I wonder, now, in this truck with the air conditioning on full blast and the two-lane road unfurling in front of us, the sunlight strobing through the trees, if I failed him.
“He broke up with me at our wedding,” I say, my eyes on the curve of the road.
There’s a moment of heavy silence.
Then: “At your wedding?”
“Yup,” I confirm, and look through the passenger side window because Silas is right, it’s ridiculous, straight out of an overwrought soap opera. It’s been a year but the shame of it feels like it was yesterday: to be the girl jilted at the altar, the girl who wasn’t worth dumping in private.
Silas makes a noise that might be a growl. Maybe it’s the car.
“It happened when I came in to walk down the aisle,” I tell the window. “He was already at the altar, all the guests stood, and instead of smiling when he saw me he shook his head and walked out. In front of the two hundred guests he’d wanted to invite.”
It sounds simple when I put it like that, as if anything is over that fast. It wasn’t simple. It took hours: the confused guests, my aunts rushing me back to the dressing room, petting my hair and telling me that all men get nerves. Telling me that surely he’d see reason and come back and want to marry me after all, as if that were my concern.

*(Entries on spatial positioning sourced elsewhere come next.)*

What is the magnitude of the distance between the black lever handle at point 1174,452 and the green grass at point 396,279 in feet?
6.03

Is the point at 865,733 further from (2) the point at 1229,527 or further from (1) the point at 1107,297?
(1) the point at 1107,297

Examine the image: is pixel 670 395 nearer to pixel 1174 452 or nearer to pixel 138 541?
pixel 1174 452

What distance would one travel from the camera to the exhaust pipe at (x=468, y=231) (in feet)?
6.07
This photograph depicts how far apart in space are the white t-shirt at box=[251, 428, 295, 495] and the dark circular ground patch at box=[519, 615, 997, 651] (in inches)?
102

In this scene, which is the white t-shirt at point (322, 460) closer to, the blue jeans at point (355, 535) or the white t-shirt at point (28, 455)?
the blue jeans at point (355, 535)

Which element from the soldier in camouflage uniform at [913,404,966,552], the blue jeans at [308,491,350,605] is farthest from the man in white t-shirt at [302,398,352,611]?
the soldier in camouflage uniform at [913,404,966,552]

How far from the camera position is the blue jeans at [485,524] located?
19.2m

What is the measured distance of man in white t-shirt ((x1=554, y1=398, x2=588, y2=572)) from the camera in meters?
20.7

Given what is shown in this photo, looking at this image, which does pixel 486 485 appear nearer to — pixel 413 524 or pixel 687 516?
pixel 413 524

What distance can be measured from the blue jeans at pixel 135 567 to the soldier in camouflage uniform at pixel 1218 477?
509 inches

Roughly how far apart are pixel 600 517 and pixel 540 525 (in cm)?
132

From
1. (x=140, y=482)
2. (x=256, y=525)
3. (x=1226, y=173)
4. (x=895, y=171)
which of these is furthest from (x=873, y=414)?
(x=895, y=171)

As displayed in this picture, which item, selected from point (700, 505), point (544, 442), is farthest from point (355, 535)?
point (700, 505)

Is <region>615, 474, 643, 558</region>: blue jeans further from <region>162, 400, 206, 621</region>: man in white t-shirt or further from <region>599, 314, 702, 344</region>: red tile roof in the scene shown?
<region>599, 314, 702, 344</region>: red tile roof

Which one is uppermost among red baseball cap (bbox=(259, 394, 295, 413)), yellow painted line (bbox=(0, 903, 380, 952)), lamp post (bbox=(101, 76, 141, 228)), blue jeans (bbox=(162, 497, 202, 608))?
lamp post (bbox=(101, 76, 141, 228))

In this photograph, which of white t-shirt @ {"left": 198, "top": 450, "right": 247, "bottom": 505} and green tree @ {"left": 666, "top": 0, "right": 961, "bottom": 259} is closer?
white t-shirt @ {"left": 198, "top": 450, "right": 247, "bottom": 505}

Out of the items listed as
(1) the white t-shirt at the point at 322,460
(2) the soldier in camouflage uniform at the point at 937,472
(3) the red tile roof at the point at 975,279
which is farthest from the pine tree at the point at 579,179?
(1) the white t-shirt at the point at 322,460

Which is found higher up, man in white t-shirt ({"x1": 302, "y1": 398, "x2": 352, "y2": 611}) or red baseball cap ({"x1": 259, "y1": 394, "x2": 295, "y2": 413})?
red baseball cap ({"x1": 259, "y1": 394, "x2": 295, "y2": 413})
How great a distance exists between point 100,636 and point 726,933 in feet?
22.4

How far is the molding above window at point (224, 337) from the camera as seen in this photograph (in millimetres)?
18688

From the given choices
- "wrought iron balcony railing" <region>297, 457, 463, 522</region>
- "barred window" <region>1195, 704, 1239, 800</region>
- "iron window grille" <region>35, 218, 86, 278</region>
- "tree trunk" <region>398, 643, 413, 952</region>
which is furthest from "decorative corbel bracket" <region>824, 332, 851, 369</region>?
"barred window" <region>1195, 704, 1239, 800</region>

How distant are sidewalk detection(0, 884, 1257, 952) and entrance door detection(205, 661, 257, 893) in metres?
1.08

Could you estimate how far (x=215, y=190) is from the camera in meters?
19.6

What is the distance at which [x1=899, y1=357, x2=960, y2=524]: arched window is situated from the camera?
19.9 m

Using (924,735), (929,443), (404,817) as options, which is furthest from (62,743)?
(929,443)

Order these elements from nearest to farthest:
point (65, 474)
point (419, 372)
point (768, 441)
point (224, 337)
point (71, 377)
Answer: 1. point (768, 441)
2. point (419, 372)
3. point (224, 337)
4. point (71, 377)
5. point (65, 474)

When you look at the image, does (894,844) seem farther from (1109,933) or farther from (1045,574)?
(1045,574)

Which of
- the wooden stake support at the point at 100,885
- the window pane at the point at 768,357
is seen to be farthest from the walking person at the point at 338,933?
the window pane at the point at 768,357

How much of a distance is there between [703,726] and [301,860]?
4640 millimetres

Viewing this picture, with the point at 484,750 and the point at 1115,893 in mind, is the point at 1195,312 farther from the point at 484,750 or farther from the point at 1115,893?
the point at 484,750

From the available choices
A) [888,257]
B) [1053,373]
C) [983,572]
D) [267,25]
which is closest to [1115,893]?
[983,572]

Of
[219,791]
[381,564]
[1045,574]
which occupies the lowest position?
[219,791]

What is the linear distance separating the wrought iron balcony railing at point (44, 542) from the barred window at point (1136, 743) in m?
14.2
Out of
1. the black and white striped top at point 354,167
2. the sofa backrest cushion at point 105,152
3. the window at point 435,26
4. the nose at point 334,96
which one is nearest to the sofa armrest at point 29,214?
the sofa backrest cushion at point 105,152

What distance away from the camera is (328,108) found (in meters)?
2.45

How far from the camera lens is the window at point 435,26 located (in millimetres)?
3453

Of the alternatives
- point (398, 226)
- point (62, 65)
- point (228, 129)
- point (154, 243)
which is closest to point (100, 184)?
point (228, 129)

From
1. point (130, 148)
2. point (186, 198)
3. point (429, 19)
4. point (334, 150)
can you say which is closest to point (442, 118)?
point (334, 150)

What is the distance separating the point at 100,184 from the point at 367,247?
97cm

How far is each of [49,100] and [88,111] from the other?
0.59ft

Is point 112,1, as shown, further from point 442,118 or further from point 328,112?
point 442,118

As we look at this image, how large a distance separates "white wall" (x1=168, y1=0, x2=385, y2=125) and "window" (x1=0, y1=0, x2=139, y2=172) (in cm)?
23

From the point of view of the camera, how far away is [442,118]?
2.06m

As if I’d still marry someone who talked me into standing in front of two hundred people to exchange vows and then ran.
The wedding wasn’t quite the worst part. The worst part was the next Monday, when we still had to work together and I had too much pride to call in sick.
Silas swallows hard, his hand still white-knuckled on the steering wheel. He takes a deep breath.
“You know, I can change our schedule,” he says, trying for light-hearted and not quite making it. “There’s still time to replace coffee dates with sniper vantage points.”
“I don’t want to go to jail,” I point out.
“We could get away with it.”
“Forensics are very good these days.”
He grins. He actually grins.
“This is Sprucevale,” he says. “Sometimes I’m amazed they’ve accepted the science of fingerprints.”
“Silas.”
“I could hide a body,” he says. “I wouldn’t even tell you where. Courtroom reasons.”
“I’m sure they’d still tie me back to it,” I point out.
We come out of the forest and there’s the fair: rides spinning and whirling above a yellow-green field, half-baked in the August sun. We park in the part of the field designated for cars, between two giant trucks. My glasses fog with the humidity when I hop out, and I have to wipe them on the hem of my dress.
When I put them back on, Silas is watching me, his hands in the pockets of his shorts. He’s wearing a blue t-shirt that’s a little snug around the arms and doesn’t quite match his eyes, the sun glinting red in his hair. He watches me as I walk toward him, feet whispering through the dry grass. Up close, under the brightness of the August sun, he’s closer than ever to having freckles.
“Ready to present selves to wider community as happy, functional couple?” I ask, and it gets a smile that reaches all the way to his eyes, his head tilting back slightly, a perfect, happy, golden picture. There’s a wiggle of pleasure inside me at the knowledge that I did that. My goofy joke.
“Ready if you are,” he says, and holds out his hand, and I take it.
* * *
“I can’t believewe missed the Prettiest Cow Contest,” I say an hour later, nodding at the whiteboard with the day’s events on it.
“You’re not supposed to call Miss Blue Ridge that any more.”
“I wasn’t!” I protest, shooting Silas a quick glare. “Look, it’s right there, Prettiest Cow—you’re a dick.”
He’s grinning at me, smile lines sunk into his cheeks, crinkles in the corners of his blue eyes.
“I would never,” I tell him, lifting my chin and looking back at the white board as I take another bite of cotton candy.